[BEGIN Page text]
William & Mary will play Villanova on Friday night in the division I-AA football semifinals, with the winner becoming the sixth Colonial Athletic Association team in seven years to reach the national championship game. The bid will serve as further evidence that the CAA has established itself as the preeminent conference in the country at its level.
Yet the success comes just eight days after Hofstra dropped its football program, becoming the second CAA school to discontinue football in as many weeks (Northeastern dropped football Nov. 23). Although the impetus for the two schools was different, both were byproducts of the increasing costs associated with maintaining college football teams – even in college football’s second tier.
The two contrasting fates come at a critical time for the conference, with the dominance at the top and the desertions at the bottom threatening to create a landscape of haves and have nots.
“That can be a concern; it’s a concern in every league, and it’s a concern in virtually every sport,” CAA Commissioner Tom Yeager said. “Can it become a have and a have not [situation]? Yeah. Is there an arms race? I mean, you see it in the ACC and the SEC. Has it trickled down somewhat? I’m sure.”
Although Northeastern struggled in the CAA and needed to upgrade its facilities just to square itself with the competition, Hofstra had experienced success, making the division I-AA playoffs five times. The school will save an estimated $4.5 million by eliminating football. The money will be reallocated to non-athletic areas at the university.
[END Page text]
→ Brief:
Return the passage of the CAA football article from "William & Mary" to "at its level.", copied word for word.
[BEGIN Data lines]
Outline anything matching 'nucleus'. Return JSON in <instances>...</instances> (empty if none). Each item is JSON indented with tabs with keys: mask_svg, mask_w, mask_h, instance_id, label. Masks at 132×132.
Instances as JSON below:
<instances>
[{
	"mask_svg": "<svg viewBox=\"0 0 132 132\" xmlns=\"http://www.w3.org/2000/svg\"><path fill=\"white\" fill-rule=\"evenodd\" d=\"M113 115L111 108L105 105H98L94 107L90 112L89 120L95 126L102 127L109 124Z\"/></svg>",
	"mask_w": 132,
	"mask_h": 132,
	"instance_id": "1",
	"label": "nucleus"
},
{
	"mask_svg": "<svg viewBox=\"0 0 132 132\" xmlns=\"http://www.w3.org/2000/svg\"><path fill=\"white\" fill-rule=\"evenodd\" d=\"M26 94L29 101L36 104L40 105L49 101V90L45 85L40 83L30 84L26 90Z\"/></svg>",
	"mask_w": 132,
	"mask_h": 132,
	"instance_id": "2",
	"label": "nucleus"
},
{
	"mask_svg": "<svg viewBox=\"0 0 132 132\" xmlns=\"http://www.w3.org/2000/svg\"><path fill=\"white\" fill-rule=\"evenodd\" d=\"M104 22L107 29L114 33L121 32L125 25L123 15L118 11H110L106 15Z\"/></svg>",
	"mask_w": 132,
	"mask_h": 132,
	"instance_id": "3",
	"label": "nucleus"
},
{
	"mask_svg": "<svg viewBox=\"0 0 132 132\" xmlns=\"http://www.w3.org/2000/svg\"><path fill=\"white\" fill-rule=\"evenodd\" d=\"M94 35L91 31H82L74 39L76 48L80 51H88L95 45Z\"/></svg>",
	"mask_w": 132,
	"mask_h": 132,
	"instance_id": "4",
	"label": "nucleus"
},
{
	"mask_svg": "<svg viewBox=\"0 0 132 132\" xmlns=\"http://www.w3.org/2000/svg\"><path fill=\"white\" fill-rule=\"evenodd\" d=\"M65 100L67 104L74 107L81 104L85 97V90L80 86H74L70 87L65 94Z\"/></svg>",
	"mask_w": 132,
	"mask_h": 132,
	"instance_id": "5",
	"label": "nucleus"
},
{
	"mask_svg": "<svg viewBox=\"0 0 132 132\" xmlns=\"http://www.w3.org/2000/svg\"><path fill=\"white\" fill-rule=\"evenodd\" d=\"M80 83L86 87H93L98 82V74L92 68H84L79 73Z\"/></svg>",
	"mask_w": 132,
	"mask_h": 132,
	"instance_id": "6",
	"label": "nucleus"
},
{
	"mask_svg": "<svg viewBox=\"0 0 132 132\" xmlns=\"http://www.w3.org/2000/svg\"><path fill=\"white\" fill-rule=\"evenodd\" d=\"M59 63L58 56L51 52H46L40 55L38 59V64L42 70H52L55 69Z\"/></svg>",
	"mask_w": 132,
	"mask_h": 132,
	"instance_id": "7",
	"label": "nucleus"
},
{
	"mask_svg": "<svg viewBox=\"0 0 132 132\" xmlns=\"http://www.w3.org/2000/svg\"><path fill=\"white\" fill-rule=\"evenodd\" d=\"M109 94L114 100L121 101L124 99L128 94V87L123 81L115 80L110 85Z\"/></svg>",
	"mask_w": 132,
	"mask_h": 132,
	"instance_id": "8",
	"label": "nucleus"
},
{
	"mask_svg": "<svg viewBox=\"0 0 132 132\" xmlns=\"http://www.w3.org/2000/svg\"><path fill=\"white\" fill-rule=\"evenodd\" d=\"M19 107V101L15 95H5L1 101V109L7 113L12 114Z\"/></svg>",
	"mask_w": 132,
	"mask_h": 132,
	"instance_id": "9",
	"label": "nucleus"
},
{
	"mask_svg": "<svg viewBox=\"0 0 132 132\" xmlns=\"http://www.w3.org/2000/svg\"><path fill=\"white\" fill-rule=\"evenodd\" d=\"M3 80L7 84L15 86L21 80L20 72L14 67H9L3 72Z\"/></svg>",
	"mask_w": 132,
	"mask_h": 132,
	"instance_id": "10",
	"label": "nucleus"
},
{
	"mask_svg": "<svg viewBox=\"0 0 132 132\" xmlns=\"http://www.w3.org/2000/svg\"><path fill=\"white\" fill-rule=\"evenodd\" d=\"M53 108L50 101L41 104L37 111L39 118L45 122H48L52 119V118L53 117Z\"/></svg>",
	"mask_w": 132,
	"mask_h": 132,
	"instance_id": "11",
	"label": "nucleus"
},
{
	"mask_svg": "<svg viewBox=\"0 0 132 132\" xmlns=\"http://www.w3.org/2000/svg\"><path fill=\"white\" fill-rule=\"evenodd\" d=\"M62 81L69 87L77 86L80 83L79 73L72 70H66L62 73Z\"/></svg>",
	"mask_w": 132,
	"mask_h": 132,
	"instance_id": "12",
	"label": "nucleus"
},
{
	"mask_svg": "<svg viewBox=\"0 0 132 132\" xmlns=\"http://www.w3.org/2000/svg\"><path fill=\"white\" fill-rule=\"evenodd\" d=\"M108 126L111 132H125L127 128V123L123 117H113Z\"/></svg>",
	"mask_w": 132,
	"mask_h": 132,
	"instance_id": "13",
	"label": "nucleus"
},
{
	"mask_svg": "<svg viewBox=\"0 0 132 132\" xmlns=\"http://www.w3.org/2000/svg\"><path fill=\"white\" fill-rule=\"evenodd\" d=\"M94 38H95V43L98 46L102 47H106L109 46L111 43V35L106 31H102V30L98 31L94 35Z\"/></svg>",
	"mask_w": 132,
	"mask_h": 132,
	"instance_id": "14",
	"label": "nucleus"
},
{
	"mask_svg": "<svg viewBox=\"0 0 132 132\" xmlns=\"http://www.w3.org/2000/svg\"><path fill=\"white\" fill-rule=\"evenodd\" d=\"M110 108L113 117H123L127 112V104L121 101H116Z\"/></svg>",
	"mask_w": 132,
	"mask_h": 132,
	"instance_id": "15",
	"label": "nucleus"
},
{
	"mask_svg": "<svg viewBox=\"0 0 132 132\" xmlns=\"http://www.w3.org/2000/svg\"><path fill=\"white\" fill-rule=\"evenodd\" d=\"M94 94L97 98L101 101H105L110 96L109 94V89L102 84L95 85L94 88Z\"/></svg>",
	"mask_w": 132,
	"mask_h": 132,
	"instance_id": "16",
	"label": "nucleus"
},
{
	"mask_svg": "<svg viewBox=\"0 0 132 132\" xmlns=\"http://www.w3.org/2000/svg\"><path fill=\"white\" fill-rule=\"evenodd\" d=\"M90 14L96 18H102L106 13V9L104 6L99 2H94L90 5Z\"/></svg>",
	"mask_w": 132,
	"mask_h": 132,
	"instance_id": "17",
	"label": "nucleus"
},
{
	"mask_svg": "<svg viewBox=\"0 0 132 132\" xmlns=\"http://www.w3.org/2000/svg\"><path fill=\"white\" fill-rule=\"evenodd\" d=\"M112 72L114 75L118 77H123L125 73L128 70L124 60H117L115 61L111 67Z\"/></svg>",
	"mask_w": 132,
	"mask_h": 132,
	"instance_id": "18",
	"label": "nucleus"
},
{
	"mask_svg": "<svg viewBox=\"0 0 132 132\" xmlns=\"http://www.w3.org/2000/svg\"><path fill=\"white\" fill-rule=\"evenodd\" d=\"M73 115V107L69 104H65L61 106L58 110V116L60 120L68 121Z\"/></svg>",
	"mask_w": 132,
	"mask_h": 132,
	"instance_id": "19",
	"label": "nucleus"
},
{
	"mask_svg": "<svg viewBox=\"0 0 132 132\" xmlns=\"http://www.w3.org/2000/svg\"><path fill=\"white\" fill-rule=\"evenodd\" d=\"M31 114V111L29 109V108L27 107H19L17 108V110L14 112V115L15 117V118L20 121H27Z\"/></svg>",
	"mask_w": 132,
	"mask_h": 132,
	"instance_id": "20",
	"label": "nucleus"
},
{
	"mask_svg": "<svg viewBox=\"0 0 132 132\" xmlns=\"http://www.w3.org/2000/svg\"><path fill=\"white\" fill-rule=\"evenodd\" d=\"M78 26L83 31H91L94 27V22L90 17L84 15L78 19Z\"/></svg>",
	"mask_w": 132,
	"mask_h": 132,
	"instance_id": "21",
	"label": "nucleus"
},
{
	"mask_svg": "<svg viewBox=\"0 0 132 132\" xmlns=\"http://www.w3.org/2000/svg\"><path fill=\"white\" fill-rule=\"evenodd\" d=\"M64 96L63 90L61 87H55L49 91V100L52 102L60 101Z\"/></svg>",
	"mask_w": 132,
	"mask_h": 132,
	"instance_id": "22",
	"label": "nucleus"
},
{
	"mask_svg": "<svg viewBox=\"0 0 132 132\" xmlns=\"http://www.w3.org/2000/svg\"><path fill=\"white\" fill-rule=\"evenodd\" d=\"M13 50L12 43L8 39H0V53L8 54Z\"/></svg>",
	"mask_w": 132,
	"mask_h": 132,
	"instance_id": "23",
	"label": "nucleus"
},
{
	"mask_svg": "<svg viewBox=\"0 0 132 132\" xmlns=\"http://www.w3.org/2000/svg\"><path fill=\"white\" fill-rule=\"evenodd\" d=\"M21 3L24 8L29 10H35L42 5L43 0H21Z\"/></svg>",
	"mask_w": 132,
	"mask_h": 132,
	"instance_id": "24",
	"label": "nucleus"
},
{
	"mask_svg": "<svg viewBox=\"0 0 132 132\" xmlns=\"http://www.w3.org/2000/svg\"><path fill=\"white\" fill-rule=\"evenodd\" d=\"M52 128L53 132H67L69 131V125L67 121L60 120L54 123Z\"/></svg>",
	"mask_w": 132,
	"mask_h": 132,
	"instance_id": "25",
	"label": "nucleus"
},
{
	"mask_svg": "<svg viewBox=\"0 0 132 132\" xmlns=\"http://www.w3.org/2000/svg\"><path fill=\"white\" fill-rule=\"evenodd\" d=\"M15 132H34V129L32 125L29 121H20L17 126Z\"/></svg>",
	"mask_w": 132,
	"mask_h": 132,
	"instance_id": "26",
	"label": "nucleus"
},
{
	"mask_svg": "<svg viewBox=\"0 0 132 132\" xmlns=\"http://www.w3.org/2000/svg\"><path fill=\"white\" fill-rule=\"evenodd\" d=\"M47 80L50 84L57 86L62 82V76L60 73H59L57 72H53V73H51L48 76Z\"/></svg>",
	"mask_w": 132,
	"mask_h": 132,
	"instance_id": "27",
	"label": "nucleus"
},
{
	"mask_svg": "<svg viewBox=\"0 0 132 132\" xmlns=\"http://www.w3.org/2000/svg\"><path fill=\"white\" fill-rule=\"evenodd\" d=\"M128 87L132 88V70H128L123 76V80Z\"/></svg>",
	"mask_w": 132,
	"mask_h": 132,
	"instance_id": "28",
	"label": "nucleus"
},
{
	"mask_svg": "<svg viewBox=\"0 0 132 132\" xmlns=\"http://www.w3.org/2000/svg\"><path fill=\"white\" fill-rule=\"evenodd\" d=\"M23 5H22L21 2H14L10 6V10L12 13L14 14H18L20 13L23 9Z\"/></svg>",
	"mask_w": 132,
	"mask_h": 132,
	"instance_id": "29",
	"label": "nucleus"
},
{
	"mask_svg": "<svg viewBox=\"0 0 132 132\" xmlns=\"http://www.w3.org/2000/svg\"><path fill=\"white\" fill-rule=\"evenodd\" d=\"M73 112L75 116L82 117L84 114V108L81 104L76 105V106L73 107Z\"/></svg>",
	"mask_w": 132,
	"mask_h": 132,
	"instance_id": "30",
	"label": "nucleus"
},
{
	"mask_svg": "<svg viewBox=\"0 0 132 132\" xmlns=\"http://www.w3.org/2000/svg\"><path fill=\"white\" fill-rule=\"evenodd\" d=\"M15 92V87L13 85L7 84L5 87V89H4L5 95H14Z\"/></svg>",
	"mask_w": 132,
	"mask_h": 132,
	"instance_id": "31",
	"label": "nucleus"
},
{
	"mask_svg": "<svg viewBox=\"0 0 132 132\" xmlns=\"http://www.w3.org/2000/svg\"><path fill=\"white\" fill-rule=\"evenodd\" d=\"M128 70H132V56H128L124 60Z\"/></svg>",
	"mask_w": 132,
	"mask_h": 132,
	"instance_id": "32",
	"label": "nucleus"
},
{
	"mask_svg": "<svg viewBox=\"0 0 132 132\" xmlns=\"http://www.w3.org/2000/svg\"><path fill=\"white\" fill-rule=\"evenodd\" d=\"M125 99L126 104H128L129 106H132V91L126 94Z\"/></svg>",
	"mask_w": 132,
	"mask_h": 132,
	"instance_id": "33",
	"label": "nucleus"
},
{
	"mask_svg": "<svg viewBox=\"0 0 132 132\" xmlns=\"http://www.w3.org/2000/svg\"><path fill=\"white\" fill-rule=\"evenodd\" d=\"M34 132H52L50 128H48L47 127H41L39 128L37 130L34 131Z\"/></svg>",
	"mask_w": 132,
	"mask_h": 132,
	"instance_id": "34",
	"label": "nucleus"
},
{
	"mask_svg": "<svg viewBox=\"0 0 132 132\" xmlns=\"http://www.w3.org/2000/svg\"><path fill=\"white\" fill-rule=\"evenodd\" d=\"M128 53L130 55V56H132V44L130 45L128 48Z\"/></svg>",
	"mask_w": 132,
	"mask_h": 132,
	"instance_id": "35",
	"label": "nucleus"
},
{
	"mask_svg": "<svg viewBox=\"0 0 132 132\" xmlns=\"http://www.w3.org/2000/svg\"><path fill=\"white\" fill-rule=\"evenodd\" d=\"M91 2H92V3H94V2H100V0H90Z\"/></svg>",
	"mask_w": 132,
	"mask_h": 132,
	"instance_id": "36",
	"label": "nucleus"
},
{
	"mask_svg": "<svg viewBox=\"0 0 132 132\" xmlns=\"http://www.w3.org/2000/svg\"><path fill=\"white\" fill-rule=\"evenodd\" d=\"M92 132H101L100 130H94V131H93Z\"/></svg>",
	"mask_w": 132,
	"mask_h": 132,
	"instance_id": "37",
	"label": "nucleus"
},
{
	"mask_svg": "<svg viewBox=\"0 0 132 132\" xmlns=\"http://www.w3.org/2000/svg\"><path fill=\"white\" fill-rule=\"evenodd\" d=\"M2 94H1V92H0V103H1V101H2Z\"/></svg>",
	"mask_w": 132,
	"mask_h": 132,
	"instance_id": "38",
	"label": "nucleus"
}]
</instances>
[END Data lines]
→ Problem solution:
William & Mary will play Villanova on Friday night in the division I-AA football semifinals, with the winner becoming the sixth Colonial Athletic Association team in seven years to reach the national championship game. The bid will serve as further evidence that the CAA has established itself as the preeminent conference in the country at its level.